Em relação à origem das dívidas, o maior peso ficou com o segmento de “Serviços” (31,5%), seguido por “Bancos/Cartões” (19,5%). Na sequência apareceram “Cooperativas” (8,6%), “Utilities” (6,9%) e “Telefonia” (5,7%).

“Quando observamos a composição das dívidas, percebemos que a maior parte da inadimplência empresarial não está concentrada no sistema financeiro”, prossegue Camila. “Isso mostra que muitas empresas enfrentam dificuldades para administrar o conjunto de compromissos necessários à manutenção da operação e do capital de giro. Em um ambiente de crédito mais restritivo, reorganizar esses passivos se torna mais difícil, o que contribui para a permanência de um estoque elevado de dívidas.”

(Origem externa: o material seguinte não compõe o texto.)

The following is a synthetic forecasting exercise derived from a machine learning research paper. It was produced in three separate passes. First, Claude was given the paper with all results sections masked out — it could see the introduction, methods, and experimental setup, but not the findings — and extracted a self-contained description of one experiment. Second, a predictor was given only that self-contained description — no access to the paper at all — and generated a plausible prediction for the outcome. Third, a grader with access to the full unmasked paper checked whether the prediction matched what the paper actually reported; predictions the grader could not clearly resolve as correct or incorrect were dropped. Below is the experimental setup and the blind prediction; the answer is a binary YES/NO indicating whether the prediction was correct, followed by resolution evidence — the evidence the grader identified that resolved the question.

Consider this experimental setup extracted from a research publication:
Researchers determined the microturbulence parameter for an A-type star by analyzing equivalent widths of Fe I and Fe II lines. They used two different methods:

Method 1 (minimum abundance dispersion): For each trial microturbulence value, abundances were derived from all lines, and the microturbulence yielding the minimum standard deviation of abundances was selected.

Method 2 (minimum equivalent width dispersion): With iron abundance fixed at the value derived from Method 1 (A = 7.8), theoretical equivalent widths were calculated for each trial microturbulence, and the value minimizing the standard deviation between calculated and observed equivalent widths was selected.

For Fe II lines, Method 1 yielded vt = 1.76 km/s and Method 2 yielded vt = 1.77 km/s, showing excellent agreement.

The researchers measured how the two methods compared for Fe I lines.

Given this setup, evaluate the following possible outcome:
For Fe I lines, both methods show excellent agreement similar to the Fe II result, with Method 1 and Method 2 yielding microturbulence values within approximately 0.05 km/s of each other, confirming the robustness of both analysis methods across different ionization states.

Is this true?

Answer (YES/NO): NO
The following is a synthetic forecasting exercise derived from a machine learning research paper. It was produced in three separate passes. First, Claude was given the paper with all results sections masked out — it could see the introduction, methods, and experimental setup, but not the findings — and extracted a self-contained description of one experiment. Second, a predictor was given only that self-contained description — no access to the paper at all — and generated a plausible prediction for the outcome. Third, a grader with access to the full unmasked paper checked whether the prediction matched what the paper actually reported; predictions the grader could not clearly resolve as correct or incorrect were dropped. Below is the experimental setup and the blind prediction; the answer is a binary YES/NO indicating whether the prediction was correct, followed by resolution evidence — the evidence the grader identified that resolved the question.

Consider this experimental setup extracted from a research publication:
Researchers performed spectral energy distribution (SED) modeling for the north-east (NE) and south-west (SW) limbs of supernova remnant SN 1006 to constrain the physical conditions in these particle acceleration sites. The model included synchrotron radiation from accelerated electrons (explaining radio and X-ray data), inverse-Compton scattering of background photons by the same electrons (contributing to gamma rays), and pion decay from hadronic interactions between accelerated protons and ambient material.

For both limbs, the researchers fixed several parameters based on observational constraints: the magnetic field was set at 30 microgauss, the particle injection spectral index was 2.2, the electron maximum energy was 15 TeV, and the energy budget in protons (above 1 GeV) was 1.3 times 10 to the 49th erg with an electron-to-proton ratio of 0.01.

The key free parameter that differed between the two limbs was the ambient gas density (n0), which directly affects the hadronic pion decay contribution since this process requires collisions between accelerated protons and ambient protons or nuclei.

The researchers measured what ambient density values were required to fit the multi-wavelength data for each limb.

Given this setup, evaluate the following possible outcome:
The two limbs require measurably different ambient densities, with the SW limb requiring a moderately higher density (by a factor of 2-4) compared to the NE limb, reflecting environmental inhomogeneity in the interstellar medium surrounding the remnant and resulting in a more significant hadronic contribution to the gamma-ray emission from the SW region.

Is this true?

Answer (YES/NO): NO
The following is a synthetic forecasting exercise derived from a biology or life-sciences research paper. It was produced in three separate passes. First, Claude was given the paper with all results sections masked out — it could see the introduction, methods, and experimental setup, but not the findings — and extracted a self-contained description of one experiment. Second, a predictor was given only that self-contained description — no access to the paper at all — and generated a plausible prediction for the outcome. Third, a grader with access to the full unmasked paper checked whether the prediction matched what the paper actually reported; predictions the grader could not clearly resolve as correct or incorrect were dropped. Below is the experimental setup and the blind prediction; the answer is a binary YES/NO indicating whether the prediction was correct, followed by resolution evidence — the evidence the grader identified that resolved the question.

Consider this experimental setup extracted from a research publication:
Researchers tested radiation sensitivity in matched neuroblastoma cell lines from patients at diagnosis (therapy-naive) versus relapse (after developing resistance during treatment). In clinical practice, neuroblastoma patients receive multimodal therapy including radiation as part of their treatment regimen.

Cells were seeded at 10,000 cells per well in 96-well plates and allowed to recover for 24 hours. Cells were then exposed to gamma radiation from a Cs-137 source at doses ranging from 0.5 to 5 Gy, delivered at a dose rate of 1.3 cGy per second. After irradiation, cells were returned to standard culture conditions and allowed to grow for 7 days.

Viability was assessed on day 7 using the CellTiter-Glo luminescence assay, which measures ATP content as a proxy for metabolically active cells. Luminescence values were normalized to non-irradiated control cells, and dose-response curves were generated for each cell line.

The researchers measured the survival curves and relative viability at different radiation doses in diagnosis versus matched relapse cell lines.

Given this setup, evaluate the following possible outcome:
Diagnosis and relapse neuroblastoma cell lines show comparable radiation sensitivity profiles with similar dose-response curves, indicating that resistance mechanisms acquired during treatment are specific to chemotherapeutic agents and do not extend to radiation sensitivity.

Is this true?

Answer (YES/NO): NO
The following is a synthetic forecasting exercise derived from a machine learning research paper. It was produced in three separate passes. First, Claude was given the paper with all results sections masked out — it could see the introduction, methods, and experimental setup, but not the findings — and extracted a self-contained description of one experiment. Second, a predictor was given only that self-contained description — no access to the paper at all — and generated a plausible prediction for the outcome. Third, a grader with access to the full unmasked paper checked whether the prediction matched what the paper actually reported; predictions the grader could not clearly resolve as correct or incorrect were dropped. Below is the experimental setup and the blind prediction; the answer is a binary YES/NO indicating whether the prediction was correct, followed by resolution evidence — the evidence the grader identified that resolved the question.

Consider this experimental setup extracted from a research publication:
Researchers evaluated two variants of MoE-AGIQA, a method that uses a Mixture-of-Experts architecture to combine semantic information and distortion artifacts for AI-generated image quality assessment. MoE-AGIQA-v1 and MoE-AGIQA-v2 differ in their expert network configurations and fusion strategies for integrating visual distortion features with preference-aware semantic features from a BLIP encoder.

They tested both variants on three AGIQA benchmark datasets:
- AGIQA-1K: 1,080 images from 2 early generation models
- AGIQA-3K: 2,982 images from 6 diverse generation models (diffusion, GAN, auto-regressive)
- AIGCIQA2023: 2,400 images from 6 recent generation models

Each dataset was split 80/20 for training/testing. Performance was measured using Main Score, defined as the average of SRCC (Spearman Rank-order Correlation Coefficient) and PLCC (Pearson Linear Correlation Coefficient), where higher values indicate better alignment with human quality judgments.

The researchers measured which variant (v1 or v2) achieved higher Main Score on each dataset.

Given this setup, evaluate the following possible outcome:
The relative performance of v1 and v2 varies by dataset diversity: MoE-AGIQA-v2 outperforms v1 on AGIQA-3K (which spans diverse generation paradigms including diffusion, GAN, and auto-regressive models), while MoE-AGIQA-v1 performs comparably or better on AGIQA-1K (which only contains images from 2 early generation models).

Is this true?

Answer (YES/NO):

Por regiões, a Sudeste concentrou o maior volume de empresas inadimplentes em maio de 2026, com destaque para São Paulo (3.094.295), seguido por Minas Gerais (887.261) e Rio de Janeiro (869.138). Na sequência apareceram estados como Paraná (593.565) e Rio Grande do Sul (522.521). A concentração acompanha o peso econômico e a maior densidade empresarial dessas regiões.

Micro e pequenas

Do total de empresas inadimplidas no país, as micro e pequenas seguiram como maioria expressiva, com 8,5 milhões de CNPJs negativados. O grupo concentrou 59 milhões de dívidas que somaram R$ 198,8 bilhões. Em média, cada micro e pequena empresa acumulou 6,9 contas inadimplidas, com dívida média de R$ 23.177 e ticket médio de R$ 3.369.

“O quadro das micro e pequenas empresas chama atenção porque estamos falando de negócios que, em média, acumulam quase sete pendências financeiras ao mesmo tempo. Muitas vezes, o valor individual de cada dívida pode não parecer elevado quando analisado isoladamente, mas o acúmulo desses compromissos representa uma pressão significativa sobre o caixa. Isso ajuda a explicar por que o processo de retorno à adimplência tem sido mais lento para esse grupo”, conclui a economista-chefe da datatech.